La video-intervista a Valeria Sansone, Professore Ordinario di Neurologia presso l’Università degli Studi di Milano e Direttore Clinico-Scientifico del Centro NeMO di Milano
“Lo screening neonatale per l'atrofia muscolare spinale (SMA) è fondamentale perché abbiamo evidenza, sia dagli studi clinici randomizzati che dall'esperienza real world, che in assenza ancora di sintomi manifesti l'effetto delle terapie è assolutamente impressionante: oggi, infatti, i piccoli pazienti possono non sviluppare segni e sintomi di una patologia che prima dell'avvento delle terapie, purtroppo, nelle forme più gravi accompagnava questi bimbi alla morte”, ha spiegato Valeria Sansone, Professore Ordinario di Neurologia presso l’Università degli Studi di Milano e Direttore Clinico-Scientifico del Centro NeMO di Milano, nel corso dell’evento “Il percorso della rarità: dalle sfide alle soluzioni”, che si è svolto lo scorso 5 novembre a Roma, nella Sala del Camino di Palazzo Baldassini.
Il sospetto diagnostico, l’accesso alla diagnosi, l’importanza di una presa in carico olistica con la corretta transizione dal pediatrico all’adulto: sono solo alcuni dei temi che sono stati trattati e approfonditi durante l'incontro, strutturato in tre tavole rotonde, organizzato da Biogen Italia con la media partnership di OMaR – Osservatorio Malattie Rare.
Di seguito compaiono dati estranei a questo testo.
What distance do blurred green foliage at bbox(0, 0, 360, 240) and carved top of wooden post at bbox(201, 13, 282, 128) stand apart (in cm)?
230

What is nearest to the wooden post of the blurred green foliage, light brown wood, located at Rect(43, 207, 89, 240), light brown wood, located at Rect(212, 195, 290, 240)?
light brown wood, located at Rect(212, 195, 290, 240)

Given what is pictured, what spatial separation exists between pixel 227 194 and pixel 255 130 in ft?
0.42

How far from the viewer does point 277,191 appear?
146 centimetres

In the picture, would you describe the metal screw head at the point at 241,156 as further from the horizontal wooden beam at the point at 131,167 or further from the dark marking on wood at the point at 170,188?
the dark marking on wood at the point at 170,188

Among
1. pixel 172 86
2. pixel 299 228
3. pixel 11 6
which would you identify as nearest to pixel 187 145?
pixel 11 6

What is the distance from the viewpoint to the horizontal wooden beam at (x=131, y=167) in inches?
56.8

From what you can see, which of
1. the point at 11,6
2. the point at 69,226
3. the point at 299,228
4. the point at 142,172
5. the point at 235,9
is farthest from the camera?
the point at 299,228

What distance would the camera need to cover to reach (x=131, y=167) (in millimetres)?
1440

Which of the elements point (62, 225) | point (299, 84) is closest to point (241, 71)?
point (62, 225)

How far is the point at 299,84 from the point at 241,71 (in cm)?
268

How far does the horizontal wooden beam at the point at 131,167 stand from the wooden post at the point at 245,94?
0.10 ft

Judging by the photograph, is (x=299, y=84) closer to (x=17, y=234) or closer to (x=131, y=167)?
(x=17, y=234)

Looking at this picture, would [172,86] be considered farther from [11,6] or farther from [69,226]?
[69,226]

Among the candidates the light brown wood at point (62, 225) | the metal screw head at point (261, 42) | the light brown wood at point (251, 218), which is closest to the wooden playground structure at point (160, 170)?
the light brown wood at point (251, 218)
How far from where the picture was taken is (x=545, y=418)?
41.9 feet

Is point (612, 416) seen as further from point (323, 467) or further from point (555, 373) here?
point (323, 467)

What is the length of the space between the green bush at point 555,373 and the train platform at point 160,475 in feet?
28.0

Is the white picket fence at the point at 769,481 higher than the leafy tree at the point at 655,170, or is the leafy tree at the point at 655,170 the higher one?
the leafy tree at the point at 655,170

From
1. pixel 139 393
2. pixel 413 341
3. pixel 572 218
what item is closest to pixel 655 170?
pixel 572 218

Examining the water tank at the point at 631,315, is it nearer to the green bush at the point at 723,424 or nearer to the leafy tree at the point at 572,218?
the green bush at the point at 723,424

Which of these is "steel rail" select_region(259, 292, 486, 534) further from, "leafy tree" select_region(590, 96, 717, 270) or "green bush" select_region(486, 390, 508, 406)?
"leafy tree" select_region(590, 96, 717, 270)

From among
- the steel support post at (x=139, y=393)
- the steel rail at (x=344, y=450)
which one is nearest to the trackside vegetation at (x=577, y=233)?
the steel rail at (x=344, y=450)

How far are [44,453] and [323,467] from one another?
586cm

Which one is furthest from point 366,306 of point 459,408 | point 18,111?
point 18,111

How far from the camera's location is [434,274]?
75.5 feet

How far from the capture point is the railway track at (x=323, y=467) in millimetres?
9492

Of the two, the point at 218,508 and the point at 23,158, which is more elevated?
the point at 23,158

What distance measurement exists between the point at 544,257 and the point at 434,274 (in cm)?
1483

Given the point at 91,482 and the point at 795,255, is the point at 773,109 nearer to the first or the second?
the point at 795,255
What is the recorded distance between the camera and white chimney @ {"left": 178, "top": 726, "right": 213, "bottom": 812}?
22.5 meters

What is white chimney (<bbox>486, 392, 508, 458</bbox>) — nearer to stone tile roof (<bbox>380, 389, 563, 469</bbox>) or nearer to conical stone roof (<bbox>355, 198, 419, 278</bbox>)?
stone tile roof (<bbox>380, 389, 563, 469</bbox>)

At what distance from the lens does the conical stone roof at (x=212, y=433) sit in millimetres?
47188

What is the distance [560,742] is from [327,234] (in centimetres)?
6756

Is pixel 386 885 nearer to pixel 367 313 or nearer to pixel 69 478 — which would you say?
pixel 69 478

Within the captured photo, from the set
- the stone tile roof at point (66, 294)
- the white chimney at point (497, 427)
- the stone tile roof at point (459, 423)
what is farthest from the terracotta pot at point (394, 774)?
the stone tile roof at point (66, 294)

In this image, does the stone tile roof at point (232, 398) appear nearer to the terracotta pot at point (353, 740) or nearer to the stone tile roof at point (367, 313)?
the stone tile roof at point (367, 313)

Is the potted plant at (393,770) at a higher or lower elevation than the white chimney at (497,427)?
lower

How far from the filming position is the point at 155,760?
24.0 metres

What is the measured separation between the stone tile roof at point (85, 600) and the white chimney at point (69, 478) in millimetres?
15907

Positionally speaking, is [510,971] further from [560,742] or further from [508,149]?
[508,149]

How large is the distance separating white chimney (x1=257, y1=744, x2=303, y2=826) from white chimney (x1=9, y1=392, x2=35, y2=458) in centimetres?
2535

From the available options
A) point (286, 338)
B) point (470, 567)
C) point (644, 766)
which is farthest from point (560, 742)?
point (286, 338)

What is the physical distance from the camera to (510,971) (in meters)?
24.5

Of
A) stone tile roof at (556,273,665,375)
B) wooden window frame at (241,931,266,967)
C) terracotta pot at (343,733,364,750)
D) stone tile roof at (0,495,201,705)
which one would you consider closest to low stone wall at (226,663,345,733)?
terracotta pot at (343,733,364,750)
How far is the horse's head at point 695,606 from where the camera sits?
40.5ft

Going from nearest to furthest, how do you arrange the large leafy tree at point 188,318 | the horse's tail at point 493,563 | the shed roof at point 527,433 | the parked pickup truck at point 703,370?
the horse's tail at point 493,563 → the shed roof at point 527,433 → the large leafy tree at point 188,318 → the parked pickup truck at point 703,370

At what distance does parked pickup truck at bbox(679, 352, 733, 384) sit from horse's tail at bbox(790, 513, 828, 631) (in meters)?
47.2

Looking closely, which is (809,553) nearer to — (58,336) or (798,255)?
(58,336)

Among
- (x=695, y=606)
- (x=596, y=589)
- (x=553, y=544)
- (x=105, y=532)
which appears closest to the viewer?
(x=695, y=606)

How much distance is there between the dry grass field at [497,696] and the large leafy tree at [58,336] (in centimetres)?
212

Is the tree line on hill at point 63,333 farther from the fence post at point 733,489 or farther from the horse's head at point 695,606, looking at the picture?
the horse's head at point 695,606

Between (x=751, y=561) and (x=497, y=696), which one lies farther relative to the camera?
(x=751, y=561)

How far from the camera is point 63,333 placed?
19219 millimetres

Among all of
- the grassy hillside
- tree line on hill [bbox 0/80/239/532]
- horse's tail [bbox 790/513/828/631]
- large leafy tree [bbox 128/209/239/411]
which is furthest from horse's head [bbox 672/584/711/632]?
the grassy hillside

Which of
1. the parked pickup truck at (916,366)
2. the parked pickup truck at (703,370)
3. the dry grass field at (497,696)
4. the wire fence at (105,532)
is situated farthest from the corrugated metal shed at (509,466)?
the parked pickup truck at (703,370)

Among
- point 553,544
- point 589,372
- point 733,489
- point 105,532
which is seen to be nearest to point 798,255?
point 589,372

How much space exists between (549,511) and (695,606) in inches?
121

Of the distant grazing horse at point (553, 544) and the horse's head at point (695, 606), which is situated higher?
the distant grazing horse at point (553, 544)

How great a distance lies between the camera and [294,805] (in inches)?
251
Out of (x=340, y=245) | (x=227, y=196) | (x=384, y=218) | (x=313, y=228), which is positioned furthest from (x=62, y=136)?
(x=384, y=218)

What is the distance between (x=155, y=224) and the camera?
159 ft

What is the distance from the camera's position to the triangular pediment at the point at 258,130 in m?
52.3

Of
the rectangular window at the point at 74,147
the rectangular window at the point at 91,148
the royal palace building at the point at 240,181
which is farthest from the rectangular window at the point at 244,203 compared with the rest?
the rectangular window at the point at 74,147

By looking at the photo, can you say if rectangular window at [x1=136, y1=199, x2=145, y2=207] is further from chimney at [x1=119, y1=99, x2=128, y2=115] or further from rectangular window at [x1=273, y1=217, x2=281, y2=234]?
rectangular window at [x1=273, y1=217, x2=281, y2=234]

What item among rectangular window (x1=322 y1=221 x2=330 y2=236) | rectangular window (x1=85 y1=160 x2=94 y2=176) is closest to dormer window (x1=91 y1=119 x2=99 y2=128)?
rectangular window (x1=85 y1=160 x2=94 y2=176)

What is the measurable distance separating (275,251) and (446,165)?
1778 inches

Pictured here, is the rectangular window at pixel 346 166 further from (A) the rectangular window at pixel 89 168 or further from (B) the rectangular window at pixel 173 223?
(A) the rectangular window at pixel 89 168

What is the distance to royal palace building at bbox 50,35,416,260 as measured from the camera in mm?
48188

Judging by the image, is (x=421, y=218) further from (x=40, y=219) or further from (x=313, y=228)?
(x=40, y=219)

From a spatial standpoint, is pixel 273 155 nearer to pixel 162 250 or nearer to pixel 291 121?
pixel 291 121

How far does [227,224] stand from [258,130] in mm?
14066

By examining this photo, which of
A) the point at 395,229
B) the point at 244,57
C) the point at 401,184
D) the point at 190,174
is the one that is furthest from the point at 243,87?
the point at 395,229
“Direi che non c'è da discutere sull'importanza dello screening neonatale: trovo assurdo che in Italia ci siano ancora dei bambini di serie B che non hanno questo diritto perché nascono in Regioni dove lo screening neonatale non è stato introdotto”, sottolinea la prof.ssa Sansone (clicca qui o sull'immagine dell'articolo per guardare la video-intervista).
“C'è poi il tema della transizione: oggi, per fortuna, questi bambini crescono e hanno la possibilità di sviluppare degli interessi e delle speranze in un futuro fatto di scuola, di lavoro e di famiglia”, prosegue la neurologa. “Questo è possibile se la conoscenza della patologia viene trasmessa anche ai professionisti dell'età adulta, i quali, prima dell’avvento delle nuove terapie, non avevano grande familiarità con la SMA, ritenuta, fino a qualche anno fa, cronica e con poche possibilità di sviluppo. Oggi, per gli adolescenti e giovani adulti che crescono, la comunicazione tra il comparto pediatrico e adulto deve avvenire precocemente, per aiutarli a essere sempre più autonomi e capaci di autodeterminarsi. Nei Centri NeMO questo processo è facilitato grazie ad un modello che vede entrambi i comparti lavorare insieme nella stessa struttura. Ma anche laddove non è così, è possibile impostare questo percorso con una standardizzazione dei processi, sulla base delle raccomandazioni di cura condivise e riconosciute”.